Objective → Copy the records word for word, starting at the line that contains "How much space" and ending with the last line of the records, both included.

Records provided →
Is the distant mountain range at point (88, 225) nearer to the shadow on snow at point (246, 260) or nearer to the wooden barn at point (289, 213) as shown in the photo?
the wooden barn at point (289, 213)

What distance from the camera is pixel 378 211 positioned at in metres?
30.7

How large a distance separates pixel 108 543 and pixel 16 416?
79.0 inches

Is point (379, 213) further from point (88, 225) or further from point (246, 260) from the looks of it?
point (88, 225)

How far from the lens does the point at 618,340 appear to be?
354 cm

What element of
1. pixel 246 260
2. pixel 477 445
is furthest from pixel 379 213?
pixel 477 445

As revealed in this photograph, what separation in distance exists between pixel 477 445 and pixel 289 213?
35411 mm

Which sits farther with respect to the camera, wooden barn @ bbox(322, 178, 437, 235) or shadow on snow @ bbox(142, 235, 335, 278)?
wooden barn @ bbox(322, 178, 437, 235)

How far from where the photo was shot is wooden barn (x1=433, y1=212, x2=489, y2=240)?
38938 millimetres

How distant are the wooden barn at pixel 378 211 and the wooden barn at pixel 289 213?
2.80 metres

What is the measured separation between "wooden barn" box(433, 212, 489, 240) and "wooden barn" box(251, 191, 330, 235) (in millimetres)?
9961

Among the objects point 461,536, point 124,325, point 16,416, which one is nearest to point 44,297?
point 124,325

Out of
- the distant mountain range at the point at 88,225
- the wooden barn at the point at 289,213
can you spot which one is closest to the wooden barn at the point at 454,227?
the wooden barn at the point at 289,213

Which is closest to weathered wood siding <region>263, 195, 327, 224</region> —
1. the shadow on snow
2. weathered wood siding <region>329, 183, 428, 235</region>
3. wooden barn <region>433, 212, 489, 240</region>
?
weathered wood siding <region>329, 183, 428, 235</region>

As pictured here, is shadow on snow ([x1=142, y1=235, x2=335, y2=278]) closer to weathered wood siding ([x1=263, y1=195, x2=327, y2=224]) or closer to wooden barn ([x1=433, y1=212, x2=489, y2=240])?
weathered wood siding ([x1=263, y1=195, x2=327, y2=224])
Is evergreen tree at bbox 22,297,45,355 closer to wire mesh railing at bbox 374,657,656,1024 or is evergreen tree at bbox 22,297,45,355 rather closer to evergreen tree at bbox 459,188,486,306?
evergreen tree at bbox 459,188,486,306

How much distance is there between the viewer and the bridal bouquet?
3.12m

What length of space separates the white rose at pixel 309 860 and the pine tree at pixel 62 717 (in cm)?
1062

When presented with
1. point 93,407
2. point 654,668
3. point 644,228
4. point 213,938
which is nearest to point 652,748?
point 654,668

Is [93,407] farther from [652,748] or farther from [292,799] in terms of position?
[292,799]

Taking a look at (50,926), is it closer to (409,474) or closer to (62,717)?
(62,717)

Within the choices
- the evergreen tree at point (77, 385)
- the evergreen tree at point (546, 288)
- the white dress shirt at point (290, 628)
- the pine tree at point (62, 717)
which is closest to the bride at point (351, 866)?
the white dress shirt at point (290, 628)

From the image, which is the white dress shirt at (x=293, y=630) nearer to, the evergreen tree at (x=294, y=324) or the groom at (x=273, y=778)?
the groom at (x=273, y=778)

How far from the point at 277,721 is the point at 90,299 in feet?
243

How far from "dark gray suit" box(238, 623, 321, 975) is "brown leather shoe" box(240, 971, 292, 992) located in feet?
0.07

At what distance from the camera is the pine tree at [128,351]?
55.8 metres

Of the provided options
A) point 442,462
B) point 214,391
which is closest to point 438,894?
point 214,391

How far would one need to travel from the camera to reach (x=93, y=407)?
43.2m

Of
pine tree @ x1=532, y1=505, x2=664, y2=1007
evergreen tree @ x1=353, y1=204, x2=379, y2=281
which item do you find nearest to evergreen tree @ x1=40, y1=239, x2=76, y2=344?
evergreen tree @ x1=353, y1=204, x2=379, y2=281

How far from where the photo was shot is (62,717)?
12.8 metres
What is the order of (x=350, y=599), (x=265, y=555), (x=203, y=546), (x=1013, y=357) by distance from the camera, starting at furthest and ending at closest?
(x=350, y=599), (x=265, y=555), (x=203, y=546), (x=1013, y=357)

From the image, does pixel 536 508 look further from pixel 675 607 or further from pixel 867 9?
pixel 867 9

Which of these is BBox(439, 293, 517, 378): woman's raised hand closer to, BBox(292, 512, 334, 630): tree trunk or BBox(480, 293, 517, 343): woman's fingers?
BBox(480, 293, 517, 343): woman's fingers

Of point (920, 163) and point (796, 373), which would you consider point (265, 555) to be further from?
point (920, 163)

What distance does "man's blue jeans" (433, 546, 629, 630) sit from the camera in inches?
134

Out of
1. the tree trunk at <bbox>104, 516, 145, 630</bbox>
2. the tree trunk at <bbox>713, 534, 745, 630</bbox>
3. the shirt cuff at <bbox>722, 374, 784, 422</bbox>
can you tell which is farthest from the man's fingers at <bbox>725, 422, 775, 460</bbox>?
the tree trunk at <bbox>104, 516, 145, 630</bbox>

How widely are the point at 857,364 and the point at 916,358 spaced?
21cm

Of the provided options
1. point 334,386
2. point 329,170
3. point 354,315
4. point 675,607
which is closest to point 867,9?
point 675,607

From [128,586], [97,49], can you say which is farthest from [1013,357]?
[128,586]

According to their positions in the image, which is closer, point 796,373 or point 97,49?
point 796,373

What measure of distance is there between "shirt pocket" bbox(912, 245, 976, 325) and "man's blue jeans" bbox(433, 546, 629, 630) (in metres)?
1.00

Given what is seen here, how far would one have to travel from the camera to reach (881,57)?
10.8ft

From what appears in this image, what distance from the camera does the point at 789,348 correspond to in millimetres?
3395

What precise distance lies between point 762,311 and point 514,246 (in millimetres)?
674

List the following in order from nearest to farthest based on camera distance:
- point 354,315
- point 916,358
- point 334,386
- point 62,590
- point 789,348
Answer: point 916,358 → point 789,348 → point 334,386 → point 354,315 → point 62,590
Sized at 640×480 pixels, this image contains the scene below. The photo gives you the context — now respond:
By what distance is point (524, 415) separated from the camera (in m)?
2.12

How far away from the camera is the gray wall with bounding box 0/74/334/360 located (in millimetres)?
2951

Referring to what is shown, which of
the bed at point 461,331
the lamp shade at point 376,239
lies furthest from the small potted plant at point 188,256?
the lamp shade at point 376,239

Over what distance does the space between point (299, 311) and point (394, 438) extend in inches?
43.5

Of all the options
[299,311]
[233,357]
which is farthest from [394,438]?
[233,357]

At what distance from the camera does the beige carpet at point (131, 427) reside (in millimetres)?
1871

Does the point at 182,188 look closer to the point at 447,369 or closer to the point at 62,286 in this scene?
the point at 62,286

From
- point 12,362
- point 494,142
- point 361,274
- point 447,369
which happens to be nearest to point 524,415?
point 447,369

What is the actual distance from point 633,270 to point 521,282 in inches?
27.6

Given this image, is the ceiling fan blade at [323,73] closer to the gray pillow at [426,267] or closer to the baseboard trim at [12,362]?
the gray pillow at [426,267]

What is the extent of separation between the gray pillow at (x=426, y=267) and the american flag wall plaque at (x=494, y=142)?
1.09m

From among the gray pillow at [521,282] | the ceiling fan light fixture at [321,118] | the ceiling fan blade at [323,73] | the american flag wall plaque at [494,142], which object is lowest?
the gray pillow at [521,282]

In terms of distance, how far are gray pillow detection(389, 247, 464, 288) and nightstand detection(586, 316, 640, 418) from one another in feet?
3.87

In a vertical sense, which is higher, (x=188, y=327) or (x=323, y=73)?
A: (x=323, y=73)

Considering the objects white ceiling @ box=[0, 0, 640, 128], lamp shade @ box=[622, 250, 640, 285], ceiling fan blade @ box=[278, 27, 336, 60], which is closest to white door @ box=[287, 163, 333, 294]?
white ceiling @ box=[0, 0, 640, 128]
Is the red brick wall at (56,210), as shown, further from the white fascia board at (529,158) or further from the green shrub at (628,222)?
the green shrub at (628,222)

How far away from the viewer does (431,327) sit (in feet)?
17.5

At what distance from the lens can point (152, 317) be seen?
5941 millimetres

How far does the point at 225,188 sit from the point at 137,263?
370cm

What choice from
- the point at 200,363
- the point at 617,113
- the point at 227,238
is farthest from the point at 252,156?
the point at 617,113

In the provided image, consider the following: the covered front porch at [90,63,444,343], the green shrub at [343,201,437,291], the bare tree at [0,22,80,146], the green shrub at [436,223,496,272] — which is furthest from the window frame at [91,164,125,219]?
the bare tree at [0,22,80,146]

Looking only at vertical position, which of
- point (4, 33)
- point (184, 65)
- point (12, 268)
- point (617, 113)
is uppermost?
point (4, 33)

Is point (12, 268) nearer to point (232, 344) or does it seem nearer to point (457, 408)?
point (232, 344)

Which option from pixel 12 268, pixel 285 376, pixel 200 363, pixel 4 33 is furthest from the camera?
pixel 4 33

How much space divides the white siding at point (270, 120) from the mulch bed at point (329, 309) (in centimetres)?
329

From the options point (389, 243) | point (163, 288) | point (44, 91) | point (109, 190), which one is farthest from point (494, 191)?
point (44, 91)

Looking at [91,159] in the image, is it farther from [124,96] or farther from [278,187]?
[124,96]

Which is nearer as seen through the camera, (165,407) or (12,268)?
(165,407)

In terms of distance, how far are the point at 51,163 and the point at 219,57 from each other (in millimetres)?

Solution for this task →
How much space divides the white siding at point (270, 120) from the mulch bed at point (329, 309) (in centimetres)?
329

From the options point (389, 243) | point (163, 288) | point (44, 91) | point (109, 190), which one is farthest from point (494, 191)?
point (44, 91)

Looking at [91,159] in the image, is it farther from [124,96] or farther from [278,187]?
[124,96]

Which is nearer as seen through the camera, (165,407) or (12,268)?
(165,407)

In terms of distance, how far are the point at 51,163 and the point at 219,57 from each other (in millimetres)?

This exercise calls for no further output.